Study coauthor Marion Ballenghien was well aware of these risks. While working as a researcher in the lab of Nicolas Galtier at the Montpellier Institute of Evolutionary Sciences in France, Ballenghien was tasked with collecting and preparing hundreds of RNA samples from a variety of species as part of a comparative evolutionary genetics project called PopPhyl.

“We had so many species . . . in the lab, I was afraid that maybe I [would] contaminate something,” said Ballenghien, who now works at the Roscoff Marine Station—part of the French National Center for Scientific Research (CNRS). She did her best to prevent contamination, but also had a way to detect it should it happen. This was especially important, she explained, “because most of the samples were from nonmodel species,” meaning there was little transcriptome sequence data available for the sake of comparison.

After careful preparation, the PopPhyl team shipped its samples to a number of different sequencing centers, Ballenghien said. When the data came back, the team ran the contamination check—a search for sequences originating from species other than the one sampled.

Among other things, the researchers examined the sequences of any cytochrome oxidase 1 (cox1) transcripts present in the samples. Being a highly expressed mitochondrial protein present in all eukaryotic cells, cox1 is commonly used for determining the number and identity of different species in a given sample.

The team found that, of 446 RNA samples sent for sequencing (representing 116 distinct species), 353 exhibited cross-species contamination. And 205 of these samples were contaminated by at least two different species.

Because Ballenghien had been responsible for preparing most of the RNA samples, her initial thought was “Oh, crap.”

But because she had also been fastidious about documenting which samples were prepared when and by who, as well as when and where they were shipped, she and her colleagues were able to narrow down at which points contamination occurred.

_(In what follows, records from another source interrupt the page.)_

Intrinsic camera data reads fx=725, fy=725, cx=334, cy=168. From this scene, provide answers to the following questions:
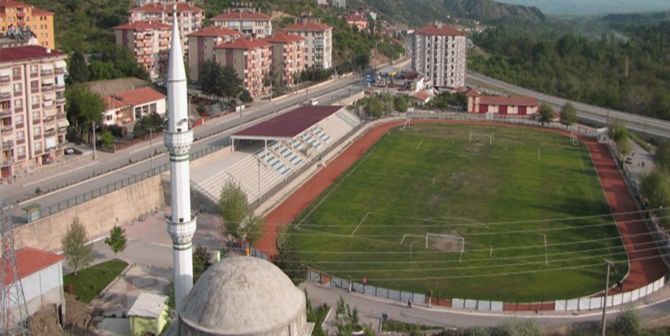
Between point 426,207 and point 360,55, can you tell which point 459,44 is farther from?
point 426,207

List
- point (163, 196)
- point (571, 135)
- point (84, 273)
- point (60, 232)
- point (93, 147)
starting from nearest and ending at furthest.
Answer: point (84, 273) → point (60, 232) → point (163, 196) → point (93, 147) → point (571, 135)

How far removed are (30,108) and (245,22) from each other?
4978cm

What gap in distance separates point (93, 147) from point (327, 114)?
19.4 m

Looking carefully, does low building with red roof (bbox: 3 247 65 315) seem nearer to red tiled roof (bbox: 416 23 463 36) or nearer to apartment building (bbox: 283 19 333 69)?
apartment building (bbox: 283 19 333 69)

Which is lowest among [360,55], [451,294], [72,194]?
[451,294]

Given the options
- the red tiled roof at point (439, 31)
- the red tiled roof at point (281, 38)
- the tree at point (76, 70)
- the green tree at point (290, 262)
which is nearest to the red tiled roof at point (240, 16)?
the red tiled roof at point (281, 38)

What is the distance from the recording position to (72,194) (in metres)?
33.6

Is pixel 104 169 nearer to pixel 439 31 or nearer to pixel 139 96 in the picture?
pixel 139 96

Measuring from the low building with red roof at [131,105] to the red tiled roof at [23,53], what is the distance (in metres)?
9.67

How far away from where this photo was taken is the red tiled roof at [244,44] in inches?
2717

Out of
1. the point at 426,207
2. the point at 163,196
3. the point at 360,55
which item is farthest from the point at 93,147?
the point at 360,55

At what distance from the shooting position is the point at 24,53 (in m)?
39.0

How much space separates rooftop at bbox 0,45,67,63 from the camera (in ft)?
122

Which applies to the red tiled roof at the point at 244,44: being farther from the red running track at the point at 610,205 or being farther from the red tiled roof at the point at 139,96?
the red running track at the point at 610,205
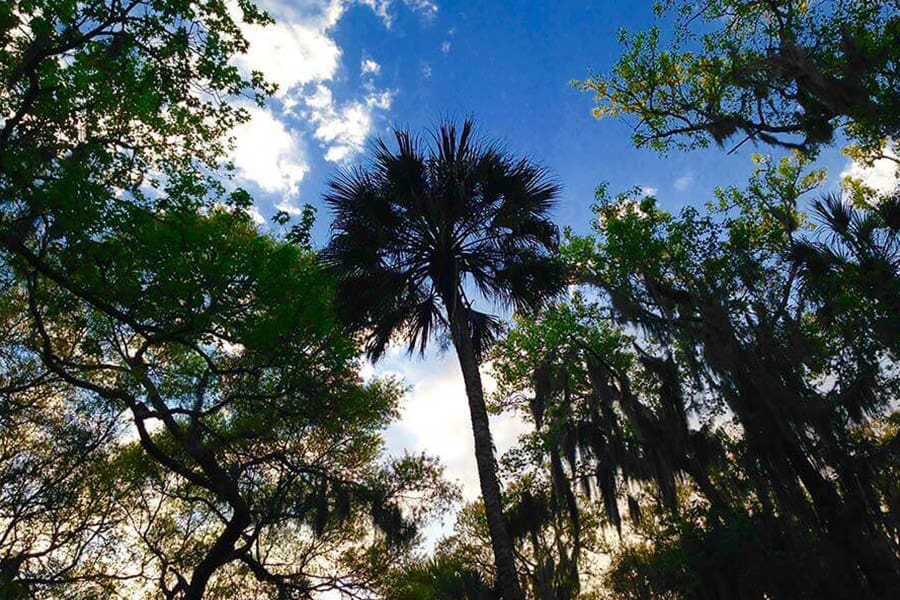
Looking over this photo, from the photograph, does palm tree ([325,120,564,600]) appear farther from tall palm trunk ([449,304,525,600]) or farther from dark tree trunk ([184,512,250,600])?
dark tree trunk ([184,512,250,600])

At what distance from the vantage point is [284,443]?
509 inches

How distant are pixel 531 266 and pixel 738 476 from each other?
7.12 meters

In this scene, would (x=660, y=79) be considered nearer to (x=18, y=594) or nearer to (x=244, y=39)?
(x=244, y=39)

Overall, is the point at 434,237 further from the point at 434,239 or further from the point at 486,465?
the point at 486,465

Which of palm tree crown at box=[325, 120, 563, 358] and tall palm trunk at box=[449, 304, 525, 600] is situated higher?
palm tree crown at box=[325, 120, 563, 358]

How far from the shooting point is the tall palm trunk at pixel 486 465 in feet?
21.8

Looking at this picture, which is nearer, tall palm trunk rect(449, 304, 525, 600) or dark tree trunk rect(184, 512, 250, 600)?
tall palm trunk rect(449, 304, 525, 600)

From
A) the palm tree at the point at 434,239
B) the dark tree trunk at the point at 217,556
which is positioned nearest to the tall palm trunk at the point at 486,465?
the palm tree at the point at 434,239

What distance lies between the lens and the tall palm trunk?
664 cm

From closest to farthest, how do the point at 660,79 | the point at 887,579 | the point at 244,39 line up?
1. the point at 244,39
2. the point at 887,579
3. the point at 660,79

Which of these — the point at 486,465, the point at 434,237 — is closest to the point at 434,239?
the point at 434,237

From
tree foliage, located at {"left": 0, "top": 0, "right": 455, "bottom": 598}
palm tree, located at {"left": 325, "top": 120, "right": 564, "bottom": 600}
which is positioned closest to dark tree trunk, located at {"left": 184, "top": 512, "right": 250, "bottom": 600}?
tree foliage, located at {"left": 0, "top": 0, "right": 455, "bottom": 598}

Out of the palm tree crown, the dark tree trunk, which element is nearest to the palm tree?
the palm tree crown

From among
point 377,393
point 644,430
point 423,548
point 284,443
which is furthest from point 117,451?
point 644,430
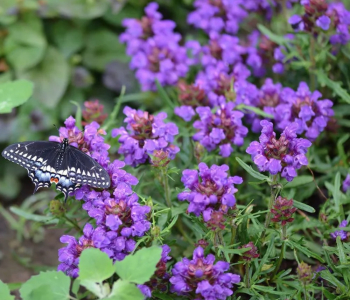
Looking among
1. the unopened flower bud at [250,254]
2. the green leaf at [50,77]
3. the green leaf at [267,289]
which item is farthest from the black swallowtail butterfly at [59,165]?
the green leaf at [50,77]

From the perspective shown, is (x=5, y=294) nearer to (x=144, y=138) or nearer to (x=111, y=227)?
(x=111, y=227)

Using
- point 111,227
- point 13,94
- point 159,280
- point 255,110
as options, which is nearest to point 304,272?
point 159,280

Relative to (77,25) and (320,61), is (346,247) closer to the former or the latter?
(320,61)

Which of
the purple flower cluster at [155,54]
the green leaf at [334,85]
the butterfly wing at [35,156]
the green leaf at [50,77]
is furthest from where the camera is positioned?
the green leaf at [50,77]

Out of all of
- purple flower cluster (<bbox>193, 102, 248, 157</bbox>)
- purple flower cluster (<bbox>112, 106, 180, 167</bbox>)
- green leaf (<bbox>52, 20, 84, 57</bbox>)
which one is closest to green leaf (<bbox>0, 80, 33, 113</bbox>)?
purple flower cluster (<bbox>112, 106, 180, 167</bbox>)

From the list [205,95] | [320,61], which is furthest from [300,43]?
[205,95]

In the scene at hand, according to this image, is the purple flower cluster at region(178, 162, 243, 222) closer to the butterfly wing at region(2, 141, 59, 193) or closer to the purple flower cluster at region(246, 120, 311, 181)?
the purple flower cluster at region(246, 120, 311, 181)

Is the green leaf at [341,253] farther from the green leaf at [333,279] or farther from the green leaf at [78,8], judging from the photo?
the green leaf at [78,8]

Indeed, the team discovered that species that were shipped together had a much higher likelihood of contaminating each other than those that were prepared by the same person or during the same period (though these were also shown to influence contamination). Most of the apparent contamination events, Ballenghien said, likely occurred during sample processing at the sequencing facilities. “I thought the companies would have more checkpoints,” she said, “but I’m surprised that they don’t.”

Although a whopping 80 percent of the samples studied were contaminated, in most cases the damage was minimal and so would “not have an impact for many applications,” wrote Capes-Davis.

Regardless, “we need to be careful,” evolutionary biologist Stephen Smith of the University of Michigan wrote in an email to The Scientist. “We should expect authors to address the possibility of [contamination] when reporting results that might seem out of the ordinary.”

Can anything be done to prevent contamination? Ultimately, “it’s a never-ending problem because your dealing with molecules . . . they’re floating around and if they get from one container to another you don’t see it happen,” said Steven Salzberg of Johns Hopkins School of Medicine in Baltimore. “You can be very careful but . . . I don’t think there is any physical solution to keeping contaminating DNA out of every sample,” he added.

The outlook isn’t entirely gloomy. Awareness of the problem helps, said Salzberg. “The more people that write papers like this—that make others aware of contamination—the better,” he said. Furthermore, “as our database of known genomes grows, we [are increasingly able] to recognize more and more foreign organisms that might be in a sample.”

M. Ballenghien et al., “Patterns of cross-contamination in a multispecies population genomic project: detection, quantification, impact, and solutions,” BMC Biology, doi:10.1186/s12915-017-0366-6, 2017.